Lines on spatial positioning:
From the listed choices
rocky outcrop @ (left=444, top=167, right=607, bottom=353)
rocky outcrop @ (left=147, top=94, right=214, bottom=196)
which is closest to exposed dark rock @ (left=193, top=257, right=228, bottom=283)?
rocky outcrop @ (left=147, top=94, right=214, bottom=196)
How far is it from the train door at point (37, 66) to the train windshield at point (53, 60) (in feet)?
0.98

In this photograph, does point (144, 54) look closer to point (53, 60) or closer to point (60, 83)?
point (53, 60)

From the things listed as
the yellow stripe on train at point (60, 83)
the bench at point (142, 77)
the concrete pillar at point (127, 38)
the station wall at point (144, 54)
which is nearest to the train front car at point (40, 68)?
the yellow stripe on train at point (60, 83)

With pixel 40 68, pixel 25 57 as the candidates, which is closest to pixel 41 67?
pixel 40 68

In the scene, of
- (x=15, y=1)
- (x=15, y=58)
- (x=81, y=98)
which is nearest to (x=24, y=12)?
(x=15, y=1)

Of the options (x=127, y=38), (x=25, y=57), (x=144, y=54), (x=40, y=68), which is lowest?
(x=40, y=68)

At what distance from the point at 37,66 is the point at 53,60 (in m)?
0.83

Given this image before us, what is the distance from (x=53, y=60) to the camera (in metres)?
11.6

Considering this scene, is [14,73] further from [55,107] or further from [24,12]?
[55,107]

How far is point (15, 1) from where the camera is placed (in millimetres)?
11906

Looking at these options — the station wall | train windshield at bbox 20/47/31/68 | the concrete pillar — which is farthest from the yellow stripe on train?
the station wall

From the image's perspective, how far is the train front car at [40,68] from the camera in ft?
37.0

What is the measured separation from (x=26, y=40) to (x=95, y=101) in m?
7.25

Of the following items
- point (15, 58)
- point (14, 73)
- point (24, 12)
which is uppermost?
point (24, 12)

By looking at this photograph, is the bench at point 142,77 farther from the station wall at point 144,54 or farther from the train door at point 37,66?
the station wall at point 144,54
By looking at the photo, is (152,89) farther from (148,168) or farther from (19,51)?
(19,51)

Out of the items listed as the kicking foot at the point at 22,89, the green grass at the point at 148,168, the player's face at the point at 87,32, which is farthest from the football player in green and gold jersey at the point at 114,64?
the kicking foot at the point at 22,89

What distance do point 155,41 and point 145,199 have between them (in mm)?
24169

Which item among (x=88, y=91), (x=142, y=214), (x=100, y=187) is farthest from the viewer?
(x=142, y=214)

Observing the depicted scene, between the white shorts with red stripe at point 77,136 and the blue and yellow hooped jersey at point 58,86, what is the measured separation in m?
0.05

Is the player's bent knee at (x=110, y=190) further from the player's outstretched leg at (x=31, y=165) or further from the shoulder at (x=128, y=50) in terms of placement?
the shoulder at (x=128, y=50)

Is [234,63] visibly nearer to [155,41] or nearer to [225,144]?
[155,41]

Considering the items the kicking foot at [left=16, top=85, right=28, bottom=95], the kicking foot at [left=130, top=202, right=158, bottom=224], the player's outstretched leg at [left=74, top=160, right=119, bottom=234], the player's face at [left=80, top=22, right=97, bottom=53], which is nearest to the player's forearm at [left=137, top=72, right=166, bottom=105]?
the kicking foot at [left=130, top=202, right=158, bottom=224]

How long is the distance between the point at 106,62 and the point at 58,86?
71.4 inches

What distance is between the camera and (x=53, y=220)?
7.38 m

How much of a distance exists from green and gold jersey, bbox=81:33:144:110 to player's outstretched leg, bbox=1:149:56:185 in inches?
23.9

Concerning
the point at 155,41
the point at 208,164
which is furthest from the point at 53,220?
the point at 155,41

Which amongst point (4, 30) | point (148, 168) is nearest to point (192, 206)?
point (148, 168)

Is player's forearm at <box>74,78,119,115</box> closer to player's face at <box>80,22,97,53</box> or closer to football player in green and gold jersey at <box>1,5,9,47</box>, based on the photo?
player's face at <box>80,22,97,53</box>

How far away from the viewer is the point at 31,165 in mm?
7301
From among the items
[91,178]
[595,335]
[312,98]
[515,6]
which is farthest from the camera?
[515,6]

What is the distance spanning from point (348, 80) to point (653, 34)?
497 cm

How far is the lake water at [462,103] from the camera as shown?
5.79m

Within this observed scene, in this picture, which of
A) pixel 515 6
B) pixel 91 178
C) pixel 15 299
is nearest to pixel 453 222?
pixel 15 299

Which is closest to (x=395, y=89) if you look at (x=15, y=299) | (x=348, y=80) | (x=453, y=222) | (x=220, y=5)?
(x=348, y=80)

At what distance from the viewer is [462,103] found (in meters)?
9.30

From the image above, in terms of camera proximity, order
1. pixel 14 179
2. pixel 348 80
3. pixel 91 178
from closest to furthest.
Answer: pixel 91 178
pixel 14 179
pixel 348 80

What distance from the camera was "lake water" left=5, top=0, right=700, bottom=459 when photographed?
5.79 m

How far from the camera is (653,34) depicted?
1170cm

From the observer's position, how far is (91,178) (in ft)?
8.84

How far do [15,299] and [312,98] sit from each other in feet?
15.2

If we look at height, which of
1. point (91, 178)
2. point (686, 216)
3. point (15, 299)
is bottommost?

### Work to be completed
Rewrite the lines from the one holding "How far from the camera is (653,34) depicted?" through the last line, inclusive, changing "bottommost" to "lowest" and keeping everything else the same.

### Output below
How far from the camera is (653,34) depicted?
1170cm

From the observer's position, how far is (91,178) (in ft)?
8.84

How far do [15,299] and [312,98] sit from each other in feet?
15.2

If we look at height, which of
1. point (91, 178)
2. point (686, 216)
3. point (15, 299)
is lowest?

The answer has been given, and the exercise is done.